+++ Supplied records

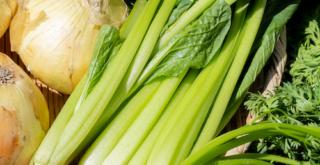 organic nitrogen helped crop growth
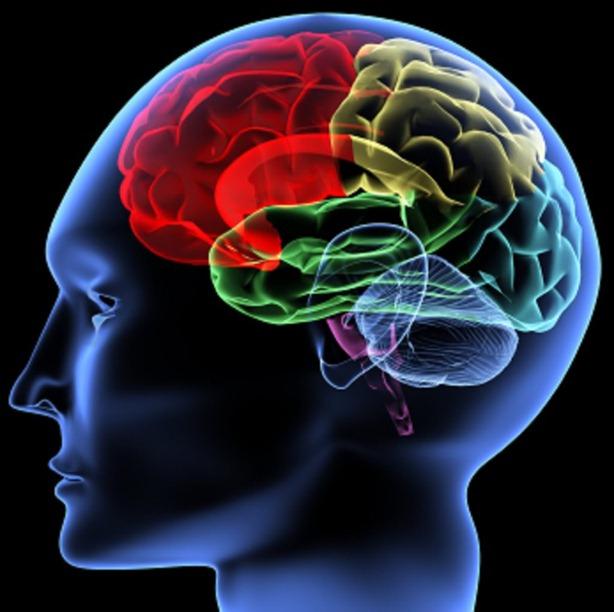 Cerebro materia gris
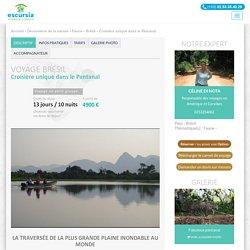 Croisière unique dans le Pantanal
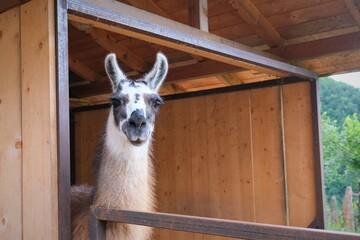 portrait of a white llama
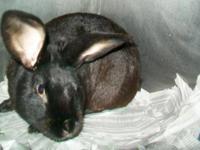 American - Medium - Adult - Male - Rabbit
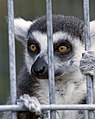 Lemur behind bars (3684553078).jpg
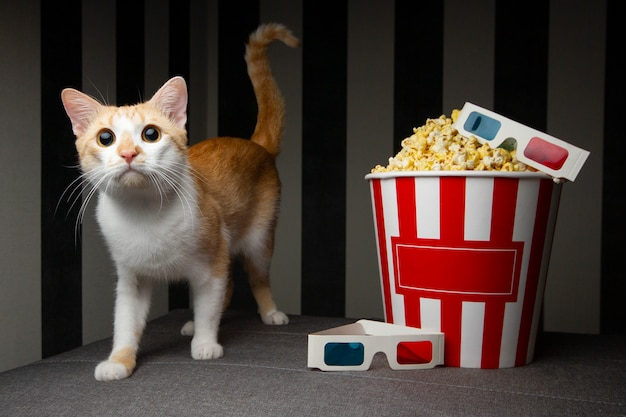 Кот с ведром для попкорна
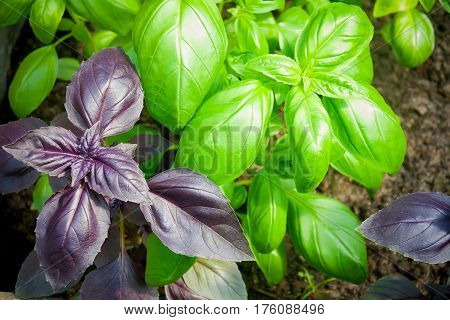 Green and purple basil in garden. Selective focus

++++++
+++ Supplied records

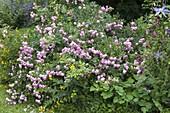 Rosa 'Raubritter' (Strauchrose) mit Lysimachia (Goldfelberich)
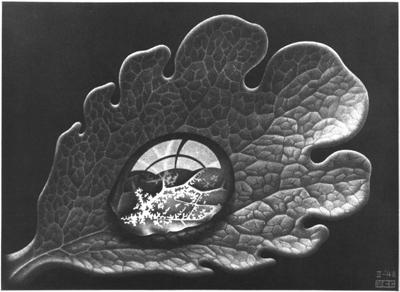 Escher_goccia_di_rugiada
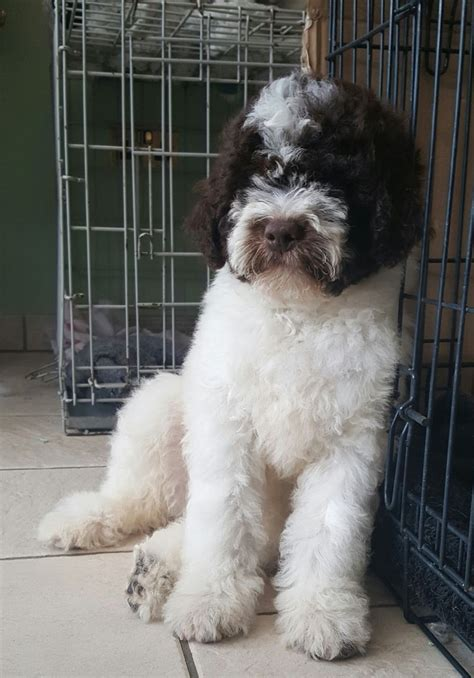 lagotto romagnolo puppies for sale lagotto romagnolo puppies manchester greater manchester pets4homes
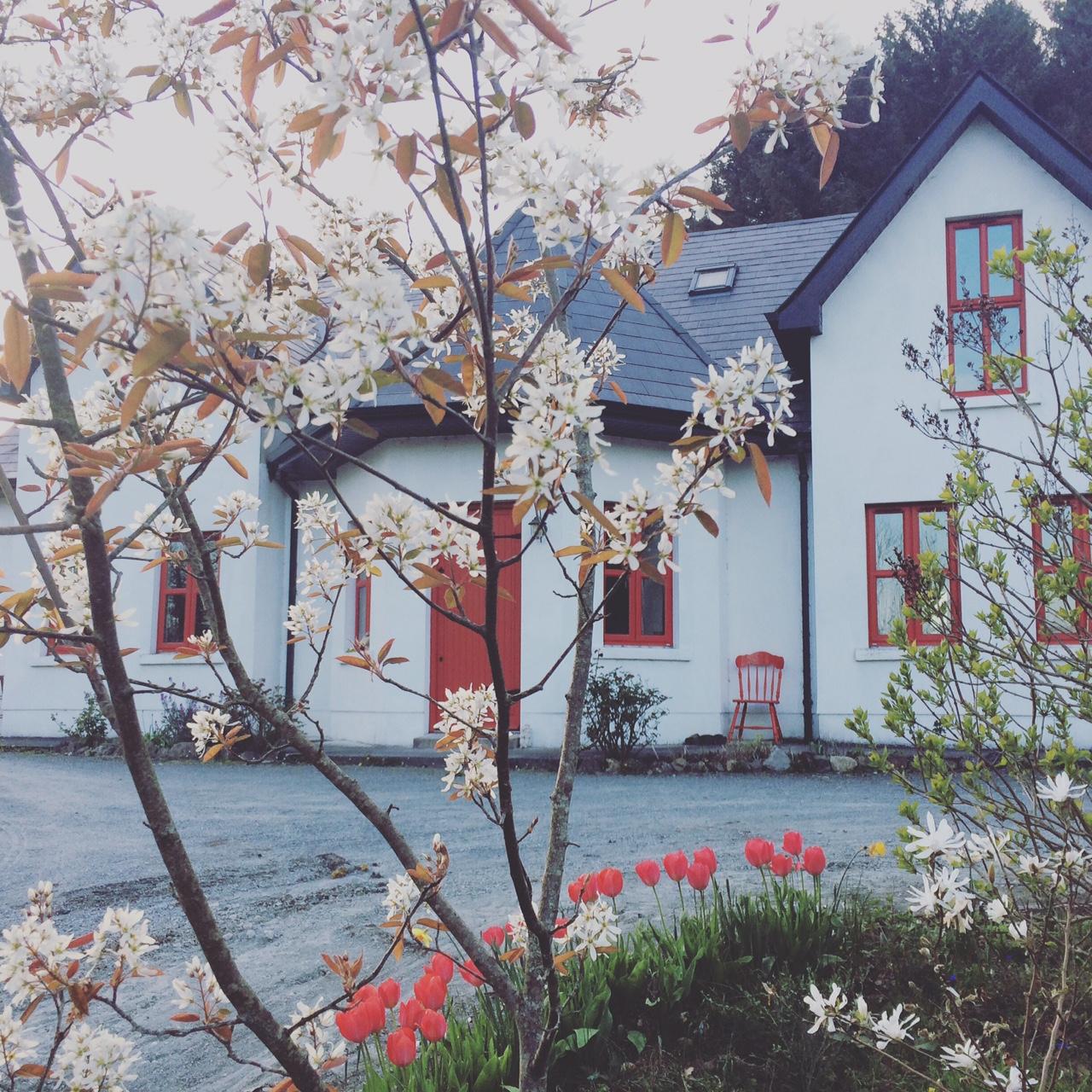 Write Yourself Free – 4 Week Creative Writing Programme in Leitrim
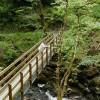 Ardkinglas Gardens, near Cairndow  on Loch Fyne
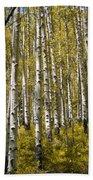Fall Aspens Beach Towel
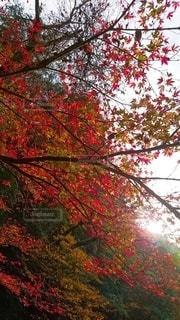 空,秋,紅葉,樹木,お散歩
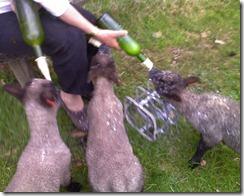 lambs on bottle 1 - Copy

++++++

-- Exercise requirements --
Since the pictures are not part of the copy, please transcribe only the lines above from the one with "organic nitrogen helped crop growth" through the one with "Green and purple", exactly and with both ends.

-- Exercise response --
 organic nitrogen helped crop growth
 Cerebro materia gris
 Croisière unique dans le Pantanal
 portrait of a white llama
 American - Medium - Adult - Male - Rabbit
 Lemur behind bars (3684553078).jpg
 Кот с ведром для попкорна
 Green and purple basil in garden. Selective focus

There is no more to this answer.